Chicco Booster Seats Not As Safe As Advertised

Chicco Booster Seats Not As Safe As Advertised
Chicco Booster Seats Not As Safe As Advertised

A lawsuit has been filed against Artsana accusing the company of falsely claiming that its Chicco KidFit booster seats are safe for children weighing as little as 30 pounds and provide protection in side-impact crashes.

The suit, filed in September, focuses on the following seats: Chicco KidFit, KidFit 2-in-1, KidFit Zip Plus, KidFit Zip Air Plus, and the KidFit Adapt Plus Booster Seats.

According to the suit, experts have said for 20 years that booster seats are not safe for children weighing less than 40 pounds.

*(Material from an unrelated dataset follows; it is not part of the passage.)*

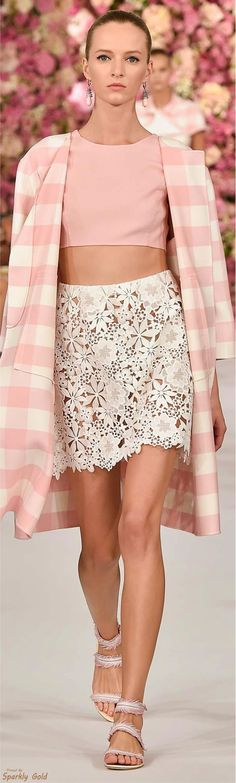 love this coat - might try to sew a version to wear with white pants and pink top for summer nights. Oscar de la Renta Spring 2015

“As early as 2001, the National Highway Traffic Safety Administration (“NHTSA”) warned against the potential dangers of booster seat use by children weighing less than 40 pounds. According to NHTSA’s research, there is a 27% increased risk of moderate to fatal injuries for 3-to-4-year-olds when restrained in booster seats as compared to a fully-harnessed seat,” the suit filed by the law firm of Bursor & Fisher and Vozzolo.

And, last year, following a 10-month investigation into seven leading booster seat manufacturers, a Congressional subcommittee reached a damning conclusion:

“Artsana . . . deceptively marketed [its] booster seats with unsubstantiated claims about ‘safety features,’ while failing to disclose that those features have not been objectively shown to increase child safety.”

Its report went on to conclude that booster seat manufacturers including Artsana “endangered the lives of millions of American children and misled consumers about the safety of booster seats by failing to conduct appropriate side-impact testing, [and] deceiving consumers with false and misleading statements and material omissions about their side-impact testing protocols . . . and unsafely recommending that children under 40 pounds and as light as 30
pounds can use booster seats.”

“Despite the recent congressional findings and the decades-long consensus that booster seats are not safe for any child weighing less than 40 pounds, Artsana continued to market its Booster Seats as safe for children as small as 30 pounds, and as offering side-impact protection,” the suit says.

“In the absence of adequate federal regulation, Defendant ignored the prevailing safety knowledge and put profit over safety, making deceptive recommendations that mislead consumers into thinking its Products are safe for children as light as 30 pounds. Since their launch, Artsana has sold millions of Products and has likely earned hundreds of millions of dollars in profit.”